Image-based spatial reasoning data

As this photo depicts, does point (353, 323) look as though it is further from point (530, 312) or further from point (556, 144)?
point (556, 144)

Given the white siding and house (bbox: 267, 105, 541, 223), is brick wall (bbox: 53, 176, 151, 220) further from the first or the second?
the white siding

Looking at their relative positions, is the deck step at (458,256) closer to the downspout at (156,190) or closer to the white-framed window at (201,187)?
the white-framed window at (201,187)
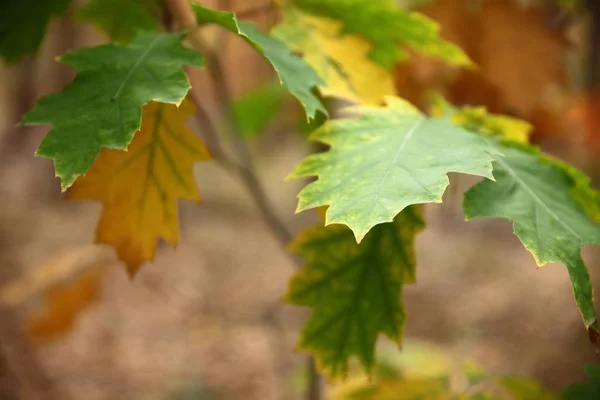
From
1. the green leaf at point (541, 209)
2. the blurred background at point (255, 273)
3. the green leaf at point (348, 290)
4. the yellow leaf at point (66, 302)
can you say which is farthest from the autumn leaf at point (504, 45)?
the yellow leaf at point (66, 302)

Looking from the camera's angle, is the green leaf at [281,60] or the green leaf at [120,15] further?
the green leaf at [120,15]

> [Objective] Rewrite all of the material above, replacing each "further" with "farther" and leaving everything else unchanged. Leave the pictures out of your answer.

> [Output]
As this photo depicts, does point (353, 323) look as though it is farther from point (530, 312) or farther from point (556, 144)?
point (556, 144)

Given the white siding and house (bbox: 267, 105, 541, 223), is brick wall (bbox: 53, 176, 151, 220) farther from the first or the second?
the white siding

Looking at their relative positions, is the deck step at (458,256) closer to the downspout at (156,190) or closer to the white-framed window at (201,187)?
the white-framed window at (201,187)
From
1. the green leaf at point (541, 209)
2. the blurred background at point (255, 273)
3. the green leaf at point (348, 290)
4. the yellow leaf at point (66, 302)
can you say which is farthest from the autumn leaf at point (504, 45)?
the yellow leaf at point (66, 302)

Looking from the camera's angle, is the green leaf at [281,60] or the green leaf at [120,15] farther?
the green leaf at [120,15]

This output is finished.